* [Task instructions]:
Print the records below exactly as they appear.

* [Material]:
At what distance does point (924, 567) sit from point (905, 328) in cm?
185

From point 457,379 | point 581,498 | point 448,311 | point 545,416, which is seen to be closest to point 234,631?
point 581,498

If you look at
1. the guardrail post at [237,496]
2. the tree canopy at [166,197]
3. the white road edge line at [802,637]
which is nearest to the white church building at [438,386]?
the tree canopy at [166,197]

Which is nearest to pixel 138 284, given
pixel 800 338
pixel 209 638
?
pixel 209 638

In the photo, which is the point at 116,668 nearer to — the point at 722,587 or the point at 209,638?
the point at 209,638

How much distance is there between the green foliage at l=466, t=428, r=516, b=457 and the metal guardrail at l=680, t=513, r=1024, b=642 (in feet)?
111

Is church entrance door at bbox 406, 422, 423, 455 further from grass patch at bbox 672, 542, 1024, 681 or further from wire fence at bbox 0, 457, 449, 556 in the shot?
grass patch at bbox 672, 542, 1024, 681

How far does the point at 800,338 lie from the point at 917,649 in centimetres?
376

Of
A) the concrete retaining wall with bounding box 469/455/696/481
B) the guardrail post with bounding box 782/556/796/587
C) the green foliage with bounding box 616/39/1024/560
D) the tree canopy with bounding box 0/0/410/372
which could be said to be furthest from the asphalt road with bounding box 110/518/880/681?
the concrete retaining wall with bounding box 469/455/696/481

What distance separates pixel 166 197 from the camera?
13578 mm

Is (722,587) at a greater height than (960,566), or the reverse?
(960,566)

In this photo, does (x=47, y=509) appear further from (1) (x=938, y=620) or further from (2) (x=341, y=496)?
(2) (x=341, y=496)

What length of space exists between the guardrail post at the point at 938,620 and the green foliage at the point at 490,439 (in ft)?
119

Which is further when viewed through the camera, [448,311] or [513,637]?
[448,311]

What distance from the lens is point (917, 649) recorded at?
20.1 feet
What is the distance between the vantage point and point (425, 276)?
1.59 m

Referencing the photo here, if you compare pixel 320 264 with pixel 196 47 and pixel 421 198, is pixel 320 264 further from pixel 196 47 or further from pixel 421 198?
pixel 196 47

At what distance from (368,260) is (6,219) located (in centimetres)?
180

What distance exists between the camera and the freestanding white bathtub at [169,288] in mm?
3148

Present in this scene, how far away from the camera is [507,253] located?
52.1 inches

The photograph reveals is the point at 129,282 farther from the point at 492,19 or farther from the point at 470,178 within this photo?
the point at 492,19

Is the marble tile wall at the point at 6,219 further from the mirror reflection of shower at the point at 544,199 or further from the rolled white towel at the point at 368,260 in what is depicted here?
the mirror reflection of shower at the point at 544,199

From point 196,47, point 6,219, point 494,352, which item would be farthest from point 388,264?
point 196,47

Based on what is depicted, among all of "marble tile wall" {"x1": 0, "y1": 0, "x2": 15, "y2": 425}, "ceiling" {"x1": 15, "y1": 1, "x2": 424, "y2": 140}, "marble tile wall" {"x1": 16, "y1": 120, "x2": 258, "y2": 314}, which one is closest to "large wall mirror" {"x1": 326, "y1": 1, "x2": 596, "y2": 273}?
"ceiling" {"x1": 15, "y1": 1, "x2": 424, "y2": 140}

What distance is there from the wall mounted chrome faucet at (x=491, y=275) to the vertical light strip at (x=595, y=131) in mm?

* [Response to the exercise]:
At what distance does point (924, 567) sit from point (905, 328) in cm?
185

From point 457,379 | point 581,498 | point 448,311 | point 545,416, which is seen to be closest to point 234,631?
point 581,498

If you look at
1. the guardrail post at [237,496]
2. the tree canopy at [166,197]
3. the white road edge line at [802,637]
which is nearest to the white church building at [438,386]?
the tree canopy at [166,197]

Which is nearest to pixel 138 284, given
pixel 800 338
pixel 209 638
?
pixel 209 638

In the photo, which is the point at 116,668 nearer to — the point at 722,587 or the point at 209,638?
the point at 209,638

How much distance is there between the green foliage at l=466, t=428, r=516, b=457 and the metal guardrail at l=680, t=513, r=1024, b=642 (in feet)?
111

Is church entrance door at bbox 406, 422, 423, 455 further from grass patch at bbox 672, 542, 1024, 681 or further from wire fence at bbox 0, 457, 449, 556 in the shot?
grass patch at bbox 672, 542, 1024, 681

How far does the point at 800,338 lie from the point at 917,649 in centimetres?
376

Of
A) the concrete retaining wall with bounding box 469/455/696/481
B) the guardrail post with bounding box 782/556/796/587
C) the green foliage with bounding box 616/39/1024/560
D) the tree canopy with bounding box 0/0/410/372
which could be said to be furthest from the asphalt road with bounding box 110/518/880/681?
the concrete retaining wall with bounding box 469/455/696/481

What distance separates pixel 166 197 from the camera?
13578 mm

Is (722,587) at a greater height than (960,566), or the reverse?
(960,566)

In this photo, does (x=47, y=509) appear further from (1) (x=938, y=620) or further from (2) (x=341, y=496)?
(2) (x=341, y=496)

What length of space exists between the guardrail post at the point at 938,620 and the green foliage at the point at 490,439 (in ft)?
119

Which is further when viewed through the camera, [448,311] or [513,637]?
[448,311]

What distance from the lens is point (917, 649) recorded at?
20.1 feet
What is the distance between the vantage point and point (425, 276)?
1.59 m

Referencing the photo here, if you compare pixel 320 264 with pixel 196 47 and pixel 421 198, is pixel 320 264 further from pixel 196 47 or further from pixel 421 198?
pixel 196 47

At what distance from (368,260) is (6,219) located (in centimetres)?
180

What distance exists between the camera and the freestanding white bathtub at [169,288] in mm?
3148

Present in this scene, how far away from the camera is [507,253] located?
52.1 inches

The photograph reveals is the point at 129,282 farther from the point at 492,19 or farther from the point at 470,178 within this photo?
the point at 492,19

Is the marble tile wall at the point at 6,219 further from the mirror reflection of shower at the point at 544,199 or further from the rolled white towel at the point at 368,260 in what is depicted here?
the mirror reflection of shower at the point at 544,199

From point 196,47, point 6,219, point 494,352, which item would be farthest from point 388,264?
point 196,47

Based on what is depicted, among all of "marble tile wall" {"x1": 0, "y1": 0, "x2": 15, "y2": 425}, "ceiling" {"x1": 15, "y1": 1, "x2": 424, "y2": 140}, "marble tile wall" {"x1": 16, "y1": 120, "x2": 258, "y2": 314}, which one is closest to "large wall mirror" {"x1": 326, "y1": 1, "x2": 596, "y2": 273}?
"ceiling" {"x1": 15, "y1": 1, "x2": 424, "y2": 140}

What distance is there from the wall mounted chrome faucet at (x=491, y=275) to the vertical light strip at (x=595, y=131) in mm?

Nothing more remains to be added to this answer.